Why do tumours get so many mutations?

A

Cancers develop genomic instability - the cells gain a high level of mutability. This promotes the evolution of cancers.
The characteristic of a cancer is determined it’s driver mutations, not so much by it’s tissue of origin.
This is termed “Oncogenic Signature”.
Loss of DNA repair and increased mutability is an essential characteristic that allows evolution of cancers.

41
Q

What is the estimated number of mistakes in our DNA every day and why do these not become a problem?

A

Every day we have around 10000 mistakes in our DNA.

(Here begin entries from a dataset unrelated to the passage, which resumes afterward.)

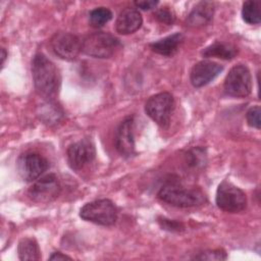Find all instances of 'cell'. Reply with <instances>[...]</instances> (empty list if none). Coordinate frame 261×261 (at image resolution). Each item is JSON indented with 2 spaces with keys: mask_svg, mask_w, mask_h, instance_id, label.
I'll list each match as a JSON object with an SVG mask.
<instances>
[{
  "mask_svg": "<svg viewBox=\"0 0 261 261\" xmlns=\"http://www.w3.org/2000/svg\"><path fill=\"white\" fill-rule=\"evenodd\" d=\"M252 90V76L249 68L244 64H237L230 68L225 81L224 91L236 98L247 97Z\"/></svg>",
  "mask_w": 261,
  "mask_h": 261,
  "instance_id": "7",
  "label": "cell"
},
{
  "mask_svg": "<svg viewBox=\"0 0 261 261\" xmlns=\"http://www.w3.org/2000/svg\"><path fill=\"white\" fill-rule=\"evenodd\" d=\"M117 215L116 206L108 199L92 201L84 205L80 210V216L84 220L100 225H112L116 221Z\"/></svg>",
  "mask_w": 261,
  "mask_h": 261,
  "instance_id": "4",
  "label": "cell"
},
{
  "mask_svg": "<svg viewBox=\"0 0 261 261\" xmlns=\"http://www.w3.org/2000/svg\"><path fill=\"white\" fill-rule=\"evenodd\" d=\"M216 205L223 211L237 213L243 211L247 206L245 193L233 184L223 180L216 191Z\"/></svg>",
  "mask_w": 261,
  "mask_h": 261,
  "instance_id": "6",
  "label": "cell"
},
{
  "mask_svg": "<svg viewBox=\"0 0 261 261\" xmlns=\"http://www.w3.org/2000/svg\"><path fill=\"white\" fill-rule=\"evenodd\" d=\"M243 19L249 24H258L261 21L260 2L249 0L244 2L242 9Z\"/></svg>",
  "mask_w": 261,
  "mask_h": 261,
  "instance_id": "19",
  "label": "cell"
},
{
  "mask_svg": "<svg viewBox=\"0 0 261 261\" xmlns=\"http://www.w3.org/2000/svg\"><path fill=\"white\" fill-rule=\"evenodd\" d=\"M158 4V1H154V0H149V1H136L135 5L138 8H141L143 10H149L152 8H155Z\"/></svg>",
  "mask_w": 261,
  "mask_h": 261,
  "instance_id": "27",
  "label": "cell"
},
{
  "mask_svg": "<svg viewBox=\"0 0 261 261\" xmlns=\"http://www.w3.org/2000/svg\"><path fill=\"white\" fill-rule=\"evenodd\" d=\"M174 109V99L170 93L163 92L151 96L146 104L147 115L161 127H167Z\"/></svg>",
  "mask_w": 261,
  "mask_h": 261,
  "instance_id": "5",
  "label": "cell"
},
{
  "mask_svg": "<svg viewBox=\"0 0 261 261\" xmlns=\"http://www.w3.org/2000/svg\"><path fill=\"white\" fill-rule=\"evenodd\" d=\"M154 15L158 21H160L164 24H167V25H171L175 20L174 12L167 6L157 9L156 12L154 13Z\"/></svg>",
  "mask_w": 261,
  "mask_h": 261,
  "instance_id": "22",
  "label": "cell"
},
{
  "mask_svg": "<svg viewBox=\"0 0 261 261\" xmlns=\"http://www.w3.org/2000/svg\"><path fill=\"white\" fill-rule=\"evenodd\" d=\"M66 155L69 166L74 170H80L94 161L96 149L91 140L83 139L71 144L67 148Z\"/></svg>",
  "mask_w": 261,
  "mask_h": 261,
  "instance_id": "11",
  "label": "cell"
},
{
  "mask_svg": "<svg viewBox=\"0 0 261 261\" xmlns=\"http://www.w3.org/2000/svg\"><path fill=\"white\" fill-rule=\"evenodd\" d=\"M226 253L223 250H208L205 252L200 253L199 255L195 256L194 259L197 260H225Z\"/></svg>",
  "mask_w": 261,
  "mask_h": 261,
  "instance_id": "23",
  "label": "cell"
},
{
  "mask_svg": "<svg viewBox=\"0 0 261 261\" xmlns=\"http://www.w3.org/2000/svg\"><path fill=\"white\" fill-rule=\"evenodd\" d=\"M120 42L113 35L97 32L87 36L82 41V51L92 57L109 58L119 48Z\"/></svg>",
  "mask_w": 261,
  "mask_h": 261,
  "instance_id": "3",
  "label": "cell"
},
{
  "mask_svg": "<svg viewBox=\"0 0 261 261\" xmlns=\"http://www.w3.org/2000/svg\"><path fill=\"white\" fill-rule=\"evenodd\" d=\"M184 42V35L175 33L150 44V48L157 54L163 56H172L178 50Z\"/></svg>",
  "mask_w": 261,
  "mask_h": 261,
  "instance_id": "16",
  "label": "cell"
},
{
  "mask_svg": "<svg viewBox=\"0 0 261 261\" xmlns=\"http://www.w3.org/2000/svg\"><path fill=\"white\" fill-rule=\"evenodd\" d=\"M203 56L205 57H218L221 59H232L238 54V48L230 44L224 42H215L210 46L206 47L202 51Z\"/></svg>",
  "mask_w": 261,
  "mask_h": 261,
  "instance_id": "17",
  "label": "cell"
},
{
  "mask_svg": "<svg viewBox=\"0 0 261 261\" xmlns=\"http://www.w3.org/2000/svg\"><path fill=\"white\" fill-rule=\"evenodd\" d=\"M17 253L18 258L22 261L28 260H40L41 259V252L38 243L35 239L32 238H24L21 239L17 246Z\"/></svg>",
  "mask_w": 261,
  "mask_h": 261,
  "instance_id": "18",
  "label": "cell"
},
{
  "mask_svg": "<svg viewBox=\"0 0 261 261\" xmlns=\"http://www.w3.org/2000/svg\"><path fill=\"white\" fill-rule=\"evenodd\" d=\"M115 146L122 156L130 157L134 155L135 138L133 117H127L120 122L115 134Z\"/></svg>",
  "mask_w": 261,
  "mask_h": 261,
  "instance_id": "13",
  "label": "cell"
},
{
  "mask_svg": "<svg viewBox=\"0 0 261 261\" xmlns=\"http://www.w3.org/2000/svg\"><path fill=\"white\" fill-rule=\"evenodd\" d=\"M62 111L61 109L53 104L51 101H48L46 104L40 107V118L48 124L57 123L62 118Z\"/></svg>",
  "mask_w": 261,
  "mask_h": 261,
  "instance_id": "20",
  "label": "cell"
},
{
  "mask_svg": "<svg viewBox=\"0 0 261 261\" xmlns=\"http://www.w3.org/2000/svg\"><path fill=\"white\" fill-rule=\"evenodd\" d=\"M143 23V18L139 10L135 8H125L117 16L115 29L121 35L133 34L138 31Z\"/></svg>",
  "mask_w": 261,
  "mask_h": 261,
  "instance_id": "14",
  "label": "cell"
},
{
  "mask_svg": "<svg viewBox=\"0 0 261 261\" xmlns=\"http://www.w3.org/2000/svg\"><path fill=\"white\" fill-rule=\"evenodd\" d=\"M53 52L62 59L73 60L82 51V42L70 33L58 32L50 40Z\"/></svg>",
  "mask_w": 261,
  "mask_h": 261,
  "instance_id": "10",
  "label": "cell"
},
{
  "mask_svg": "<svg viewBox=\"0 0 261 261\" xmlns=\"http://www.w3.org/2000/svg\"><path fill=\"white\" fill-rule=\"evenodd\" d=\"M61 187L55 174H48L38 179L29 190V197L32 201L41 204L53 202L59 196Z\"/></svg>",
  "mask_w": 261,
  "mask_h": 261,
  "instance_id": "8",
  "label": "cell"
},
{
  "mask_svg": "<svg viewBox=\"0 0 261 261\" xmlns=\"http://www.w3.org/2000/svg\"><path fill=\"white\" fill-rule=\"evenodd\" d=\"M32 75L37 93L48 101L56 98L60 88V74L55 64L44 54L37 53L32 62Z\"/></svg>",
  "mask_w": 261,
  "mask_h": 261,
  "instance_id": "1",
  "label": "cell"
},
{
  "mask_svg": "<svg viewBox=\"0 0 261 261\" xmlns=\"http://www.w3.org/2000/svg\"><path fill=\"white\" fill-rule=\"evenodd\" d=\"M65 259H71L69 256L67 255H63L60 252H54L51 254V256L49 257V260H65Z\"/></svg>",
  "mask_w": 261,
  "mask_h": 261,
  "instance_id": "28",
  "label": "cell"
},
{
  "mask_svg": "<svg viewBox=\"0 0 261 261\" xmlns=\"http://www.w3.org/2000/svg\"><path fill=\"white\" fill-rule=\"evenodd\" d=\"M214 14V5L212 2L203 1L198 3L187 18L190 27H203L208 24Z\"/></svg>",
  "mask_w": 261,
  "mask_h": 261,
  "instance_id": "15",
  "label": "cell"
},
{
  "mask_svg": "<svg viewBox=\"0 0 261 261\" xmlns=\"http://www.w3.org/2000/svg\"><path fill=\"white\" fill-rule=\"evenodd\" d=\"M189 158H190V164L193 165V166H202L205 162V154L203 152L202 149L200 148H197V149H194L192 150L190 153H189Z\"/></svg>",
  "mask_w": 261,
  "mask_h": 261,
  "instance_id": "25",
  "label": "cell"
},
{
  "mask_svg": "<svg viewBox=\"0 0 261 261\" xmlns=\"http://www.w3.org/2000/svg\"><path fill=\"white\" fill-rule=\"evenodd\" d=\"M5 58H6V51H5L4 48H2V49H1V64L4 63Z\"/></svg>",
  "mask_w": 261,
  "mask_h": 261,
  "instance_id": "29",
  "label": "cell"
},
{
  "mask_svg": "<svg viewBox=\"0 0 261 261\" xmlns=\"http://www.w3.org/2000/svg\"><path fill=\"white\" fill-rule=\"evenodd\" d=\"M223 67L211 60H201L196 63L190 73V81L196 88H201L212 82Z\"/></svg>",
  "mask_w": 261,
  "mask_h": 261,
  "instance_id": "12",
  "label": "cell"
},
{
  "mask_svg": "<svg viewBox=\"0 0 261 261\" xmlns=\"http://www.w3.org/2000/svg\"><path fill=\"white\" fill-rule=\"evenodd\" d=\"M158 198L169 205L180 208L200 206L206 202V196L200 189L188 188L173 180L166 182L160 189Z\"/></svg>",
  "mask_w": 261,
  "mask_h": 261,
  "instance_id": "2",
  "label": "cell"
},
{
  "mask_svg": "<svg viewBox=\"0 0 261 261\" xmlns=\"http://www.w3.org/2000/svg\"><path fill=\"white\" fill-rule=\"evenodd\" d=\"M159 223L164 229H167L169 231H180L184 229V225L180 222H177L175 220L162 218L159 220Z\"/></svg>",
  "mask_w": 261,
  "mask_h": 261,
  "instance_id": "26",
  "label": "cell"
},
{
  "mask_svg": "<svg viewBox=\"0 0 261 261\" xmlns=\"http://www.w3.org/2000/svg\"><path fill=\"white\" fill-rule=\"evenodd\" d=\"M112 12L107 7H97L91 10L89 19L90 23L94 28H101L112 18Z\"/></svg>",
  "mask_w": 261,
  "mask_h": 261,
  "instance_id": "21",
  "label": "cell"
},
{
  "mask_svg": "<svg viewBox=\"0 0 261 261\" xmlns=\"http://www.w3.org/2000/svg\"><path fill=\"white\" fill-rule=\"evenodd\" d=\"M260 107L257 105V106H254V107H251L248 112H247V115H246V118H247V122L250 126L252 127H255L257 129L260 128V125H261V119H260Z\"/></svg>",
  "mask_w": 261,
  "mask_h": 261,
  "instance_id": "24",
  "label": "cell"
},
{
  "mask_svg": "<svg viewBox=\"0 0 261 261\" xmlns=\"http://www.w3.org/2000/svg\"><path fill=\"white\" fill-rule=\"evenodd\" d=\"M49 167L48 160L39 153L28 152L17 160L19 175L27 181H34L39 178Z\"/></svg>",
  "mask_w": 261,
  "mask_h": 261,
  "instance_id": "9",
  "label": "cell"
}]
</instances>
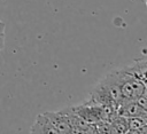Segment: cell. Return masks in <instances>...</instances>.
<instances>
[{
    "mask_svg": "<svg viewBox=\"0 0 147 134\" xmlns=\"http://www.w3.org/2000/svg\"><path fill=\"white\" fill-rule=\"evenodd\" d=\"M45 115L51 120L52 125L56 129L57 133H74L72 126L69 121L68 116L64 113L63 110L56 111V112H45Z\"/></svg>",
    "mask_w": 147,
    "mask_h": 134,
    "instance_id": "cell-1",
    "label": "cell"
},
{
    "mask_svg": "<svg viewBox=\"0 0 147 134\" xmlns=\"http://www.w3.org/2000/svg\"><path fill=\"white\" fill-rule=\"evenodd\" d=\"M145 63H146V64H147V61H145Z\"/></svg>",
    "mask_w": 147,
    "mask_h": 134,
    "instance_id": "cell-4",
    "label": "cell"
},
{
    "mask_svg": "<svg viewBox=\"0 0 147 134\" xmlns=\"http://www.w3.org/2000/svg\"><path fill=\"white\" fill-rule=\"evenodd\" d=\"M5 30H6V25L2 21H0V50H2L5 47V38H6Z\"/></svg>",
    "mask_w": 147,
    "mask_h": 134,
    "instance_id": "cell-3",
    "label": "cell"
},
{
    "mask_svg": "<svg viewBox=\"0 0 147 134\" xmlns=\"http://www.w3.org/2000/svg\"><path fill=\"white\" fill-rule=\"evenodd\" d=\"M30 133H41V134L55 133V134H57L56 129L54 128L51 120L48 119V117L45 113H40L36 117V120L30 128Z\"/></svg>",
    "mask_w": 147,
    "mask_h": 134,
    "instance_id": "cell-2",
    "label": "cell"
}]
</instances>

DNA repair genes code for proteins which fix DNA.

42
Q

What happens if a DNA strand breaks?

A

BRCA 1, BRCA 2, RAD 51 are recruited to fix it.

43
Q

What happens if UV or chemical crosslinking occurs?

A

Xeroderma pigmentosa is recruited to fix it.

44
Q

What can occur if there are mismatched bases?

A

This is the cause of hereditary colorectal cancer.

45
Q

If bases are mismatched what is recruited to fix it?

A

Mismatch repair complex.

46
Q

What is lynch syndrome?

A

Hereditary form of hereditary cancer due to mutation in the mismatch repair gene MLH1.

47
Q

What is cancer behaviour?

A

A function of somatic mutation.

48
Q

What is cancer risk?

A

A function of constitutional genotype and environment.

49
Q

Is cancer often inherited?

A

Cancer is rarely inherited as a high penetrance mendelian disorder (5-10%).
More usually I is a multifactorial condition.

50
Q

What must form a combination for a person to get a disease?

A

Genetics and Environment.

51
Q

What is the difference in common disease-common variant for mendelian disorders and common disorders?

A

With mendelian disorders, the mutation/ polymorphism frequency is low but the penetrance is high. (e.g. BRCA pathogenic mutation).
With common disorders, the mutation/ polymorphism frequency is high but the penetrance is low. (E.g. multifactorial mutation)
(Aim of genetic counselling is to estimate risk by identifying highly penetrant mutations and to estimate cumulative risk o multifactorial mutations.

52
Q

What is the definition of penetrance?

A

Penetrance in genetics is the proportion of individuals carrying a particular variant (or allele) of a gene (the genotype) that also express an associated trait (the phenotype).

53
Q

What are the features suggestive of inherited cancer susceptibility?

A

Several first or second degree relatives with cancer.
Several close relatives with related cancers e.g. breast and ovary.
An unusually early age of onset.
Bilateral tumours in paired organs.
Tumours in two organ systems in one individual.

54
Q

What is a positive result in genetic testing?

A

Positive result - the lab found the specific mutation associated they were looking for.

55
Q

What is a negative result in genetic testing?

A

Negative result - the lab did not find the specific mutation - it does not mean the individual will not develop cancer.

56
Q

What is a variant of unknown significance I genetic testing?

A

Variant of unknown significance - a variant has been found, but the lab does not know if this specific variant is associated with cancer - leads to uncertainty in the management of the patient.

57
Q

Does cancer risk have to be assessed by looking at genetic sequence?

A

Cancer risk can be assessed by looking at genetic sequence.

58
Q

What can predisposition to cancer be?

A

Predisposition to cancer can be monogenic or multifactorial and follows the common variant commo disease hypothesis.